Learn more in the :ref:`FLARE Overview <flare_overview>`, :ref:`Key Features <key_features>`, :ref:`What's New <whats_new>`, and the :ref:`User Guide <user_guide>` and :ref:`Programming Guide <programming_guide>`.

Getting Started

For first-time users and FL researchers, FLARE provides the :ref:`fl_simulator` that allows you to build, test, and deploy applications locally. The :ref:`Getting Started guide <getting_started>` covers installation and walks through an example application using the FL Simulator.

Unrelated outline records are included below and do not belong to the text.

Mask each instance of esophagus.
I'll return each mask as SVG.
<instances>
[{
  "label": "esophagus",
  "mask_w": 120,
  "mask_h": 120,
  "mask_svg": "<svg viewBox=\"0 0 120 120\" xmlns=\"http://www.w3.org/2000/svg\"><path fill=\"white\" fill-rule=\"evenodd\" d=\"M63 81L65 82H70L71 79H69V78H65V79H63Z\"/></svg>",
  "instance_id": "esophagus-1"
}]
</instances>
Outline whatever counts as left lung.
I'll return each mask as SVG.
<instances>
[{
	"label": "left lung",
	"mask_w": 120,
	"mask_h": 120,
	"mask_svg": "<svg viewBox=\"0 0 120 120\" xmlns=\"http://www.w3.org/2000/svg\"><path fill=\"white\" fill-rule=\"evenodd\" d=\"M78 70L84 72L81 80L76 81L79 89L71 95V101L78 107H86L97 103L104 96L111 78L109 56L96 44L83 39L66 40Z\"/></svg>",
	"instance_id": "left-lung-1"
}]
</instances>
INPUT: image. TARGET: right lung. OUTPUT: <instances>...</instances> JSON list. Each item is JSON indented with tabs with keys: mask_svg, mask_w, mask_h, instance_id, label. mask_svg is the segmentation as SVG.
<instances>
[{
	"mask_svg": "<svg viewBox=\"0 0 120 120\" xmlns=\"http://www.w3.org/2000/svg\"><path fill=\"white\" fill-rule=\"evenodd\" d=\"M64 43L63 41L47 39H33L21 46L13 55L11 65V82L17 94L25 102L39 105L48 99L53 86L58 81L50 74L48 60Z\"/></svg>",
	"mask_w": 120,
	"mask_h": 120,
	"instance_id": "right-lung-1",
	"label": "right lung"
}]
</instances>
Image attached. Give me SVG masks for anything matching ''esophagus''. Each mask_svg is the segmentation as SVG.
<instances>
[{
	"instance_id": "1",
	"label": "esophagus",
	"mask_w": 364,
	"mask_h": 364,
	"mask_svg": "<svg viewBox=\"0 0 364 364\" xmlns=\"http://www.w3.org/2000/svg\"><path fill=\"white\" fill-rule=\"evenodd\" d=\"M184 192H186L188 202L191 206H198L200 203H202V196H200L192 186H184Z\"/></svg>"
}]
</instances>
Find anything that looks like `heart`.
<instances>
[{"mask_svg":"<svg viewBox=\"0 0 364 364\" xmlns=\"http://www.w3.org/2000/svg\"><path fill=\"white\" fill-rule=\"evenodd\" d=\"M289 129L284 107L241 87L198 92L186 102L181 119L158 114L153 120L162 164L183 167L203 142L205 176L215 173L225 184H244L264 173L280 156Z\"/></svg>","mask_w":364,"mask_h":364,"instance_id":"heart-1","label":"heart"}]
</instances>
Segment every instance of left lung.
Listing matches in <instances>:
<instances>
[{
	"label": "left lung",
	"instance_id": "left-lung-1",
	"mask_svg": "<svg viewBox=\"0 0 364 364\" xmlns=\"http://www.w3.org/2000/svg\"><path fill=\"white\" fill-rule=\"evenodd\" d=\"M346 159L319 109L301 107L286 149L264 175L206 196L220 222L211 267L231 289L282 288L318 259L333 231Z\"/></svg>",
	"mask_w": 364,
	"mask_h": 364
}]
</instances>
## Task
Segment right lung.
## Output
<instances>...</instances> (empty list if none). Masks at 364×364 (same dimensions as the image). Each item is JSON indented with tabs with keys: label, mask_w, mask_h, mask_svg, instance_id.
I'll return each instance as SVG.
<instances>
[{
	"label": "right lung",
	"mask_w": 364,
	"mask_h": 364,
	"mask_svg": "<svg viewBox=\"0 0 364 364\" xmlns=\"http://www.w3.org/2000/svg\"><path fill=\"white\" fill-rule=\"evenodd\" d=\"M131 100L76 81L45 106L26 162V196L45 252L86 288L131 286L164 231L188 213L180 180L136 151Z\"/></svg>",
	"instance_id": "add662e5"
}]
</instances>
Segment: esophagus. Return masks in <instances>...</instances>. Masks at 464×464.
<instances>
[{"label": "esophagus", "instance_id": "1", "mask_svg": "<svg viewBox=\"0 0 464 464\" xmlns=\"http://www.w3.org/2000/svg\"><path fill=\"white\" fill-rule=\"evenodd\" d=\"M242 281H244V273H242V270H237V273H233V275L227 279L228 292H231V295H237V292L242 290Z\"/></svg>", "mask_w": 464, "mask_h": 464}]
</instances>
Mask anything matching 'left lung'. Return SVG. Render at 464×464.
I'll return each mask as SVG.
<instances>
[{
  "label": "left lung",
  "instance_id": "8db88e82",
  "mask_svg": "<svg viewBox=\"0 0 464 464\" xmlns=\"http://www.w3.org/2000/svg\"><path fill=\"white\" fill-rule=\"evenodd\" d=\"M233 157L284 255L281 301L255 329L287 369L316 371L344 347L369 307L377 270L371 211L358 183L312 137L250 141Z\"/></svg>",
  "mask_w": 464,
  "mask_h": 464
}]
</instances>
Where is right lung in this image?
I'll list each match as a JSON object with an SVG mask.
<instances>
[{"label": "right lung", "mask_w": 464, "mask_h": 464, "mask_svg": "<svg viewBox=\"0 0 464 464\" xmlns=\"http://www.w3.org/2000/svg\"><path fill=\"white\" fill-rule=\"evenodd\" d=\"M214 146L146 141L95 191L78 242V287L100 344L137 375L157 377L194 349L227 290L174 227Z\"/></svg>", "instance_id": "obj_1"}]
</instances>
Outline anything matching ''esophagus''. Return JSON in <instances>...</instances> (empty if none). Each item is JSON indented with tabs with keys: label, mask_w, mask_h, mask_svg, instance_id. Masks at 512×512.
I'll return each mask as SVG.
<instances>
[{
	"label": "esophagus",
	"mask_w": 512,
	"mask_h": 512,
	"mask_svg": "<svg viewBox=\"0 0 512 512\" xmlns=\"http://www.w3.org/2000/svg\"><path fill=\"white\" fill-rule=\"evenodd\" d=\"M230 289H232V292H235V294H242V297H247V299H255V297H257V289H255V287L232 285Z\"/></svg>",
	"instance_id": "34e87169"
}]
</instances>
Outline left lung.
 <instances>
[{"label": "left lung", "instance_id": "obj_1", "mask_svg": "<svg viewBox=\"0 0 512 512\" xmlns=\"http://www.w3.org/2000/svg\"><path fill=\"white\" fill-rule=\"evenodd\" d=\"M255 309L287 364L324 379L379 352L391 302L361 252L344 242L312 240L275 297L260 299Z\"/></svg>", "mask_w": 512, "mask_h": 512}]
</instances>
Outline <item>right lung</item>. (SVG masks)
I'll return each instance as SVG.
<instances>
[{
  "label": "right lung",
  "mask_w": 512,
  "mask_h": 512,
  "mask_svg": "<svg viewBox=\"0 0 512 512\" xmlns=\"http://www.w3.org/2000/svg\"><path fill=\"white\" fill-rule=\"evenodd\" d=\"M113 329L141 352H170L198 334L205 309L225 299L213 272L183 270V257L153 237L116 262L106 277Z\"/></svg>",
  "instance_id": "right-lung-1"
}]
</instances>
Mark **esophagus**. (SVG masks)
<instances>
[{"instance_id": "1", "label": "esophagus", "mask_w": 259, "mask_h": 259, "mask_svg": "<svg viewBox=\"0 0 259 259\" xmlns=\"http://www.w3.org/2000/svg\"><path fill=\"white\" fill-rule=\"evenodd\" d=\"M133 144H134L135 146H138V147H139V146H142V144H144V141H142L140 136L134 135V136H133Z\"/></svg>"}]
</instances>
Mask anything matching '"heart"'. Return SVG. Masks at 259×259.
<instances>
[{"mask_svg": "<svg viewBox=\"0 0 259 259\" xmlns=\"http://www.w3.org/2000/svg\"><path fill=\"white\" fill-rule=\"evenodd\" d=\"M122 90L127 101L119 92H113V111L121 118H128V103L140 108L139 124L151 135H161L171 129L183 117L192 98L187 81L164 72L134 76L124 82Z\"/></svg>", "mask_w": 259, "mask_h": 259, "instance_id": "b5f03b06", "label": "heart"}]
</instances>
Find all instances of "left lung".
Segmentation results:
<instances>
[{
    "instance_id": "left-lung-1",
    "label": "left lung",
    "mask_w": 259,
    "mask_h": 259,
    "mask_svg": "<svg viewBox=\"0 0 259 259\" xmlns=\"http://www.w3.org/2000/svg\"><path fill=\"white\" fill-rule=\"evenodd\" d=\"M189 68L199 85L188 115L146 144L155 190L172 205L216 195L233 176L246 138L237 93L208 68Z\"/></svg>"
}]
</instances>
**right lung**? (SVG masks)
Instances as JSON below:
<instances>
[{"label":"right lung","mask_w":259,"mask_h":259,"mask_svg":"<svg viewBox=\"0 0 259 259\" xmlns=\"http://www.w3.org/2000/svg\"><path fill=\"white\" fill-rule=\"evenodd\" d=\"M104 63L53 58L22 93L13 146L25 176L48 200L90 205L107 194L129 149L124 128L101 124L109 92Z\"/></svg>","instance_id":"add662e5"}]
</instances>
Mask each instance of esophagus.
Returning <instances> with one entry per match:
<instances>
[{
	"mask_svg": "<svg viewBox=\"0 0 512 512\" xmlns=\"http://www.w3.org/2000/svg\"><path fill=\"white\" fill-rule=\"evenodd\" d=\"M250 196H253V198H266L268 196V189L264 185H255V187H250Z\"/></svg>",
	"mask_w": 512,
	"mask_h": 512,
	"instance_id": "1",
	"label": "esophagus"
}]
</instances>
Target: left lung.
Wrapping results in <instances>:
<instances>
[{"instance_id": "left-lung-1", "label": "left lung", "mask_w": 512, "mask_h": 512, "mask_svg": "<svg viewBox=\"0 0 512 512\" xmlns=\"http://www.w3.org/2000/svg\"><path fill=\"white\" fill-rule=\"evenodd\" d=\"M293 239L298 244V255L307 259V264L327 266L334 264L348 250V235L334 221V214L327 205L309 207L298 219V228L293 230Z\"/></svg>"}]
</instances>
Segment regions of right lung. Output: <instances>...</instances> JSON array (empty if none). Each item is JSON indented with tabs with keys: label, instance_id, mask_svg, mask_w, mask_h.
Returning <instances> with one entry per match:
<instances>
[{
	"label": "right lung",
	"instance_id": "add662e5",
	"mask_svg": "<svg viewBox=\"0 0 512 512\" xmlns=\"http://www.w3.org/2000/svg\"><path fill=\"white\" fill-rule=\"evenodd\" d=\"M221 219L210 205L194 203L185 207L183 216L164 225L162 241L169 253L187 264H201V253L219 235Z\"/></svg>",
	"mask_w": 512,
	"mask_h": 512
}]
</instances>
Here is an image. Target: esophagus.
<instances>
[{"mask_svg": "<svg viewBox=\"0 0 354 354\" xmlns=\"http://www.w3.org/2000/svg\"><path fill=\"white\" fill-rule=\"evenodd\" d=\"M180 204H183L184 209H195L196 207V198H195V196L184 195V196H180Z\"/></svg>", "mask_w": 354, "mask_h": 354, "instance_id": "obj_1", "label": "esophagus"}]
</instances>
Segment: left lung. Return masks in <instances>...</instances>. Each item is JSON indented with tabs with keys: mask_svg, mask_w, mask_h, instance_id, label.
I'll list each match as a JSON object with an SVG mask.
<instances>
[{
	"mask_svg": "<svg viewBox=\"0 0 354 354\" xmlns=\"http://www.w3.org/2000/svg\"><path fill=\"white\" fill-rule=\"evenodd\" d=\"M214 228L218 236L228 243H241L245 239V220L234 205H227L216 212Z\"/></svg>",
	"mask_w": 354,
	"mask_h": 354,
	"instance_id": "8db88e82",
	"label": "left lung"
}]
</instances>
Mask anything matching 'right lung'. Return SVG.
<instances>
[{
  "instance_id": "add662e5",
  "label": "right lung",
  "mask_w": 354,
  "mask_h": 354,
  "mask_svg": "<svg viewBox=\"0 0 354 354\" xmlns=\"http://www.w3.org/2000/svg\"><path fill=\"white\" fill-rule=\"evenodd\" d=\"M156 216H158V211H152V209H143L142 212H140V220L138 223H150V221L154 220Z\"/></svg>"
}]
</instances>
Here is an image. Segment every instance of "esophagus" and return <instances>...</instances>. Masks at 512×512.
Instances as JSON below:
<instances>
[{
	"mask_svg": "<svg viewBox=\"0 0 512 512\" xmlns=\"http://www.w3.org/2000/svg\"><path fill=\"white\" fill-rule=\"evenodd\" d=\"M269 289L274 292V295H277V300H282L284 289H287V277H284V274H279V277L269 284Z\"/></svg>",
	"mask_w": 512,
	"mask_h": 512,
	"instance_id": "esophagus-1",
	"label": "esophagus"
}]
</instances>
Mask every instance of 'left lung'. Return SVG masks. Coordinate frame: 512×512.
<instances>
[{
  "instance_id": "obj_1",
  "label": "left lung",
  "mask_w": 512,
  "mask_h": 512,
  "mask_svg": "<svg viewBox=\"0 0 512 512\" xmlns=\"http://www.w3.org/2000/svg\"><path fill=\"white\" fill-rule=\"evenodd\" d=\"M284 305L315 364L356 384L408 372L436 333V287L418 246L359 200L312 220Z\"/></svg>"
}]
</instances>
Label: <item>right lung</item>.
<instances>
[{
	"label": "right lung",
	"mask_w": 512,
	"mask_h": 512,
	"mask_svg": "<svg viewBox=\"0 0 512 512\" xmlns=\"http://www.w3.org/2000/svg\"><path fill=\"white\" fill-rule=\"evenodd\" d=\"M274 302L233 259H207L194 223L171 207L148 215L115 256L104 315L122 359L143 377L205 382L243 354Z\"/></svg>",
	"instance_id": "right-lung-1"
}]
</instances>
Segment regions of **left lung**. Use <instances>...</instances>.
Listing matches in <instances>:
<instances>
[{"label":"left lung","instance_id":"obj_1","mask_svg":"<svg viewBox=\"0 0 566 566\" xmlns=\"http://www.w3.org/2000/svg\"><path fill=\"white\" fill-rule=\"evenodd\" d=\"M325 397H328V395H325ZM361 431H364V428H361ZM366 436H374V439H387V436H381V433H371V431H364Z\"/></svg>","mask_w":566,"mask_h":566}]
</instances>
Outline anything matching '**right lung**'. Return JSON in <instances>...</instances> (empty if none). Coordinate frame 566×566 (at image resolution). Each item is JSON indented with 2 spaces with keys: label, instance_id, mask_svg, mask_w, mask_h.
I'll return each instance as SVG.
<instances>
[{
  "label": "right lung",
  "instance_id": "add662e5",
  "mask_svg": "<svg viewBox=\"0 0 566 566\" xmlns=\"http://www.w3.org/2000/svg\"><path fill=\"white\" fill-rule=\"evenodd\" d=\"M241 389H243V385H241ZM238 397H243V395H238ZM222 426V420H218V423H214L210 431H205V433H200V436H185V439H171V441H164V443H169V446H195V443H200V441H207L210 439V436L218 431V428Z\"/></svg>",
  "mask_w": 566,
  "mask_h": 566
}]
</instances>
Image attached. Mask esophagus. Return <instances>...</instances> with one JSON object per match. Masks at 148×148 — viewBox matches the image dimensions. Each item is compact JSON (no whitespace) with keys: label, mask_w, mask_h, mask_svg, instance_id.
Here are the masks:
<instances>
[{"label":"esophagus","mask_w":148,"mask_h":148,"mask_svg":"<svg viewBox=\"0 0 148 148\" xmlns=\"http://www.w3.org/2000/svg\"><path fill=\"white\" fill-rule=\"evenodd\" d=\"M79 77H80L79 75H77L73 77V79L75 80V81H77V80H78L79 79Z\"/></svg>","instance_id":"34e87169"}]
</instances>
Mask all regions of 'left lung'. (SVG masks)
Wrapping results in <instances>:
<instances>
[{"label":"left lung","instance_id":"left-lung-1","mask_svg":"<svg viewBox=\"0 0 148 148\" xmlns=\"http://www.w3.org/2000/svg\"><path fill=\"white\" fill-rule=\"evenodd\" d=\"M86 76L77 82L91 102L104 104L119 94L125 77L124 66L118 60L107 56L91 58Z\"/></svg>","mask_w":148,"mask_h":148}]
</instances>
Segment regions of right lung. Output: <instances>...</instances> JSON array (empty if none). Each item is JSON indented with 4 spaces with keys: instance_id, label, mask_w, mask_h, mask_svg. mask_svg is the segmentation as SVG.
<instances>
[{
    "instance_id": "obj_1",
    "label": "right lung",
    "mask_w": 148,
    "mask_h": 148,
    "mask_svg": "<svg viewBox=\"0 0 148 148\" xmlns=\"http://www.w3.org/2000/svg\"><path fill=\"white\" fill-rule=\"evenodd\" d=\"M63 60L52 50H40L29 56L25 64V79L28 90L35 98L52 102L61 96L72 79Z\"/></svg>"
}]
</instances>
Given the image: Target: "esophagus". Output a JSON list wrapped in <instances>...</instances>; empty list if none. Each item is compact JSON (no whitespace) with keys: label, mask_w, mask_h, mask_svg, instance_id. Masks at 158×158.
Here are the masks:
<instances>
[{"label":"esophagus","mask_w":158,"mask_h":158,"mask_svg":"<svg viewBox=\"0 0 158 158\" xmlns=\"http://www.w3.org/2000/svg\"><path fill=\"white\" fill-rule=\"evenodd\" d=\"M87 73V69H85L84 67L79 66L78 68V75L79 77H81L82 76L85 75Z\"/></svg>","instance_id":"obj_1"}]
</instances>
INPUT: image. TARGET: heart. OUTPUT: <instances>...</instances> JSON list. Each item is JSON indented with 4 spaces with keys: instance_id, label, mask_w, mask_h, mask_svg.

When you are ready to for a secure, distributed deployment, the :ref:`Real World Federated Learning <real_world_fl>` section covers the tools and process required to deploy and operate a secure, real-world FLARE project.

FLARE for Developers

When you're ready to build your own application, the :ref:`Programming Best Practices <best_practices>`, :ref:`FAQ<faq>`, and :ref:`Programming Guide <programming_guide>` give an in depth look at the FLARE platform and APIs.